What Operators Should Watch
The next signal will come from DOJ's response to pending litigation in Americans for Safe Access v. DEA, where petitioners are seeking a court order compelling the agency to finalize the rescheduling rule. Oral arguments are scheduled for June 2026 in the D.C. Circuit. A ruling in favor of petitioners could force the administration's hand.
Until then, operators should model for continued 280E treatment and maintain compliance with both state licensing requirements and federal anti-money-laundering rules under the Bank Secrecy Act.

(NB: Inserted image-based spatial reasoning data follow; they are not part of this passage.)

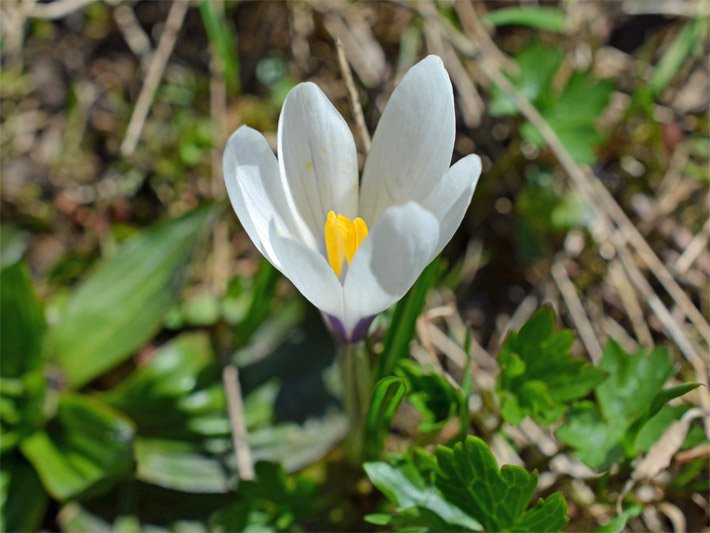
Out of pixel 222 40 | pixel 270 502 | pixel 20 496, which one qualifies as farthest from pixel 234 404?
pixel 222 40

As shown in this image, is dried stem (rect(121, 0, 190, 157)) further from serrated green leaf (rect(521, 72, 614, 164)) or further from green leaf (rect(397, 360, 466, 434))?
green leaf (rect(397, 360, 466, 434))

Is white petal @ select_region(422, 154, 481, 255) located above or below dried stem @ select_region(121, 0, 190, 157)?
above

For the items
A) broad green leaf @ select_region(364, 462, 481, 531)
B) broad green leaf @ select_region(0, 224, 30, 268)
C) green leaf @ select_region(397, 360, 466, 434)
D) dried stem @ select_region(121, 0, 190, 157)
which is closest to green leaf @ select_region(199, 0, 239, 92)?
dried stem @ select_region(121, 0, 190, 157)

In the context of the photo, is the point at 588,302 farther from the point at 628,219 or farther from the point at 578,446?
the point at 578,446

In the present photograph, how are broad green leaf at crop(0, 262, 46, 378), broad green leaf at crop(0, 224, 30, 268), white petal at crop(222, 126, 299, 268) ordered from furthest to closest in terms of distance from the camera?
broad green leaf at crop(0, 224, 30, 268), broad green leaf at crop(0, 262, 46, 378), white petal at crop(222, 126, 299, 268)

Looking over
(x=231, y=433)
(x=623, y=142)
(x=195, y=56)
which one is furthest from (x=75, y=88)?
(x=623, y=142)

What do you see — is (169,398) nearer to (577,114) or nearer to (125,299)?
(125,299)

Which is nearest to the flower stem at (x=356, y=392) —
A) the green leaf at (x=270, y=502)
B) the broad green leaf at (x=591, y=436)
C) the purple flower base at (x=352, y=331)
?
the purple flower base at (x=352, y=331)
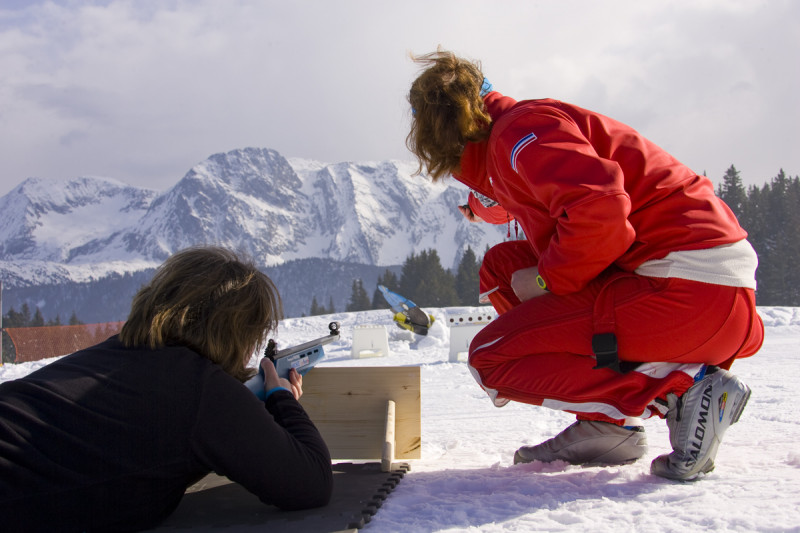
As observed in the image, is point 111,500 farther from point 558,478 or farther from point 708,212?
point 708,212

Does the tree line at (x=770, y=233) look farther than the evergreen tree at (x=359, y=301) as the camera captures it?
No

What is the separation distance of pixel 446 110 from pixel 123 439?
1605 mm

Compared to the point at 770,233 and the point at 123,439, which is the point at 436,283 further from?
the point at 123,439

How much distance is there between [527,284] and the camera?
2365 mm

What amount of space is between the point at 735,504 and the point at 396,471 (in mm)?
1280

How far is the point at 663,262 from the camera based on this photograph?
2.01 m

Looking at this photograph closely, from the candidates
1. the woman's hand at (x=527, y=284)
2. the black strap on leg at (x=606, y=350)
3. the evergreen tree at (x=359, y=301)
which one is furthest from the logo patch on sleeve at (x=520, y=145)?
the evergreen tree at (x=359, y=301)

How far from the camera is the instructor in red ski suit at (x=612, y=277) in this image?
6.45 ft

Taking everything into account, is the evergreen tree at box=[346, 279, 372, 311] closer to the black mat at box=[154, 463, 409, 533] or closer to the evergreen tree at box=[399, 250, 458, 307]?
the evergreen tree at box=[399, 250, 458, 307]

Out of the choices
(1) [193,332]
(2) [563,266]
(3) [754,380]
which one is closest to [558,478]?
(2) [563,266]

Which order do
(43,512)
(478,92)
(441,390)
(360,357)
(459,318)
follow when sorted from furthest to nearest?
(360,357) < (459,318) < (441,390) < (478,92) < (43,512)

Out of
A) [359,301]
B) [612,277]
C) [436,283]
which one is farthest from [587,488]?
[359,301]

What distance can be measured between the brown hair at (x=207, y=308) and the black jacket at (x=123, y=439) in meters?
0.06

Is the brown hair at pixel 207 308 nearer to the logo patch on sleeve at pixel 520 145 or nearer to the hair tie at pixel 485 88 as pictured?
the logo patch on sleeve at pixel 520 145
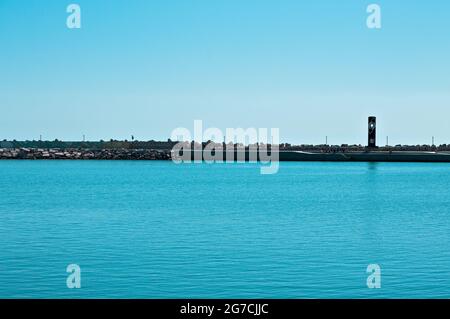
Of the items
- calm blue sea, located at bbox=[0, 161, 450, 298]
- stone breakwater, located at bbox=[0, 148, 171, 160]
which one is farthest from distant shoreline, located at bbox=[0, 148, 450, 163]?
calm blue sea, located at bbox=[0, 161, 450, 298]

For full background on this story, see the CannIntel topic hub on Trump Administration Cannabis Policy.
For complete background, history, and our ongoing coverage of this story:
Open the CannIntel topic hub →Frequently asked questions
What is IRC § 280E and how does it affect cannabis businesses?
IRC § 280E disallows ordinary business deductions for entities trafficking in Schedule I or II controlled substances. Cannabis operators may deduct only cost of goods sold, resulting in effective tax rates often exceeding 70%. Rescheduling to Schedule III would eliminate this burden.
What would Schedule III reclassification mean for cannabis operators?
Rescheduling cannabis to Schedule III under the Controlled Substances Act would eliminate IRC § 280E tax penalties, allowing operators to deduct ordinary business expenses like payroll and rent. It wouldn't legalize cannabis federally but would remove the primary tax compliance barrier.
Can the White House change marijuana policy without Congress?
The executive branch can adjust enforcement priorities and direct the DEA to reschedule substances under 21 U.S.C. § 811, but it can't legalize cannabis or repeal statutes like IRC § 280E without congressional action. Enforcement discretion is a policy choice, not a legal change.
What was the Cole Memo and why does it matter?
The 2013 Cole Memo was DOJ guidance outlining federal enforcement priorities in states with legal cannabis programs. It was rescinded in 2018, demonstrating that informal enforcement policy can shift rapidly without new legislation. Operators seek similar formal guidance from the current administration.